Can you print every line of the material below verbatim, leaving the pictures out?

┄┄┄┄┄┄┄┄┄┄┄┄┄┄┄┄┄┄┄┄

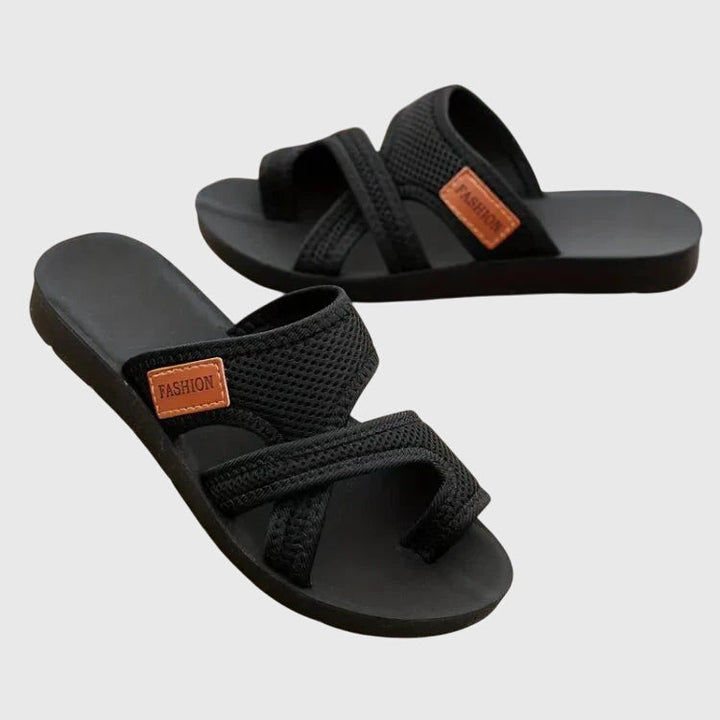 Ellyn™ | Sandales Orthopédiques Confortables
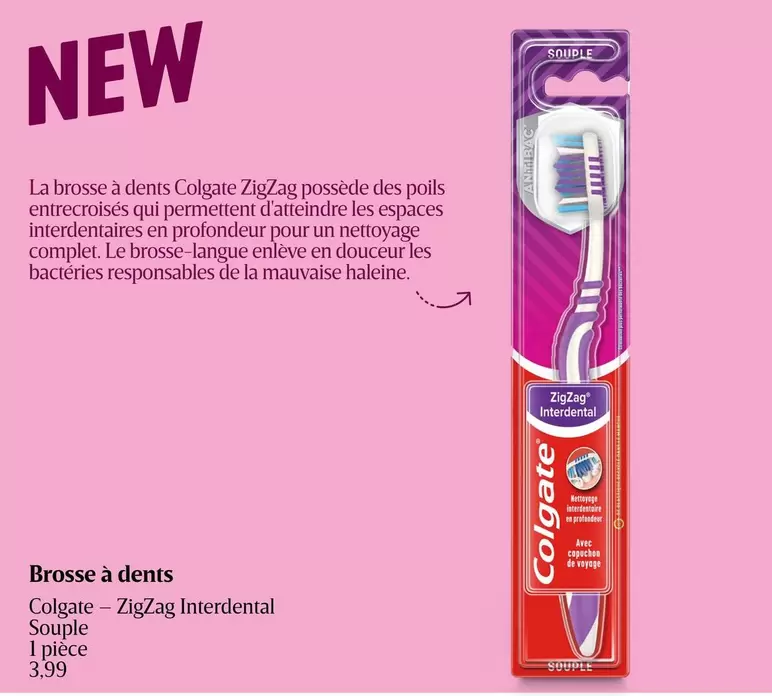 De - ZigZag Interdental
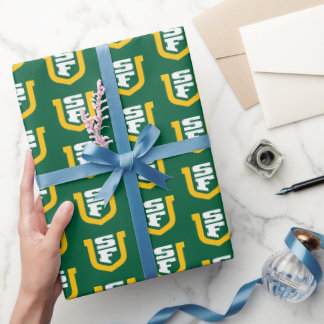 UOSF Logo Cadeaupapier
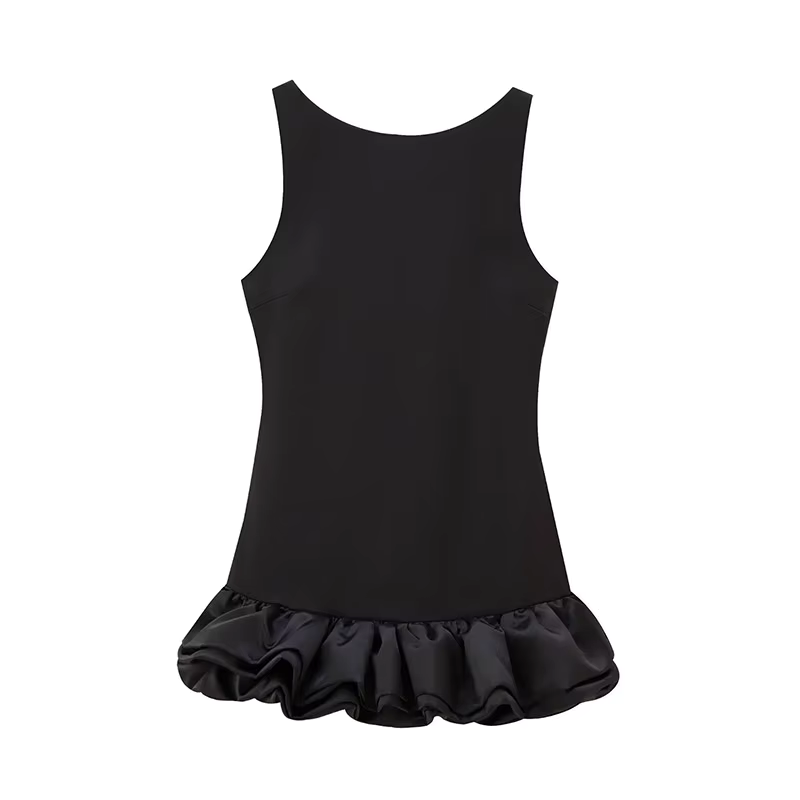 Chloe's Charm Mini Dress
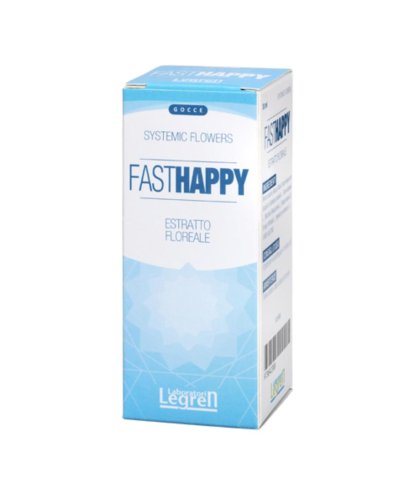 FAST HAPPY 30ML GTT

┄┄┄┄┄┄┄┄┄┄┄┄┄┄┄┄┄┄┄┄

▶ **Response to this task**:
 Ellyn™ | Sandales Orthopédiques Confortables
 De - ZigZag Interdental
 UOSF Logo Cadeaupapier
 Chloe's Charm Mini Dress
 FAST HAPPY 30ML GTT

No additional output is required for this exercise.